Focus Media Holding Ltd. (NASDAQ:FMCN) is a multi-platform advertising company. It has advertisements that are out of the home and in commercial areas, in stores, in video games, and poster frames. Its multimedia network connects all of these and is the largest network in China. FMCN had some trouble during the 2008 credit crisis, but has emerged alive and restructured. This real-world advertising leader has a market cap of $4.1 billion.

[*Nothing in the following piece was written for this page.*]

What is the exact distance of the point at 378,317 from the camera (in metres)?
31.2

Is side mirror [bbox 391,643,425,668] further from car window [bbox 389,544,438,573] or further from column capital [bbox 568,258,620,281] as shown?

Focus Media did very well in the first quarter of 2011. It saw its net revenue jump 51% and adjusted earnings came in at $0.30, beating analysts’ predictions. It holds a net margin of 36.35% TTM. It has a price to earnings ratio of 19.68, which is slightly above the industry average of 18.18. On the other hand, it does have a PEG ratio of 1.04 compared to the industry average of 1.13. I think Focus Media is a solid buy. I think that FMCN will benefit from advertisers looking for ways to reach Chinese consumers out of the home. Focus Media is also undergoing some strategic acquisitions to stay at the top of the industry. For example, it recently purchased a 15% stake in VisionChina Media Inc. (NASDAQ:VISN), which has advertisement networks in mass transportation systems.
51job Inc. (NASDAQ:JOBS) is a human resources service that operates online through 51jobs.com. It connects employers with job seekers. JOBS also offers a weekly publication where it sells print advertisements. In addition, the company provides other human resources services such as business process outsourcing and head hunting services. It also leads a series of seminars on various areas of business. 51jobs does business in 56 cities throughout the People's Republic of China and has a market cap of $1.3 billion.
51jobs had a strong first quarter in 2011. Earnings per share rose to $0.47, exceeding analysts’ expectations of $0.40. Revenue jumped by 27.6% and net income was up 78%. JOBS has operating margins of 29.08% and has a PEG ratio of 1.26. On June 7, JOBS took a near 15% drop in stock price following negative news and a disappointing jobs report. This is because if employers do not have job openings there is no reason to buy an ad through 51jobs. Despite this, I will still put a buy recommendation on JOBS. The Chinese job market is much stronger than in the U.S. The weak U.S. job market may ultimately negatively affect the Chinese market, but it will not hinder the Chinese job market significantly.
Disclosure: I have no positions in any stocks mentioned, and no plans to initiate any positions within the next 72 hours.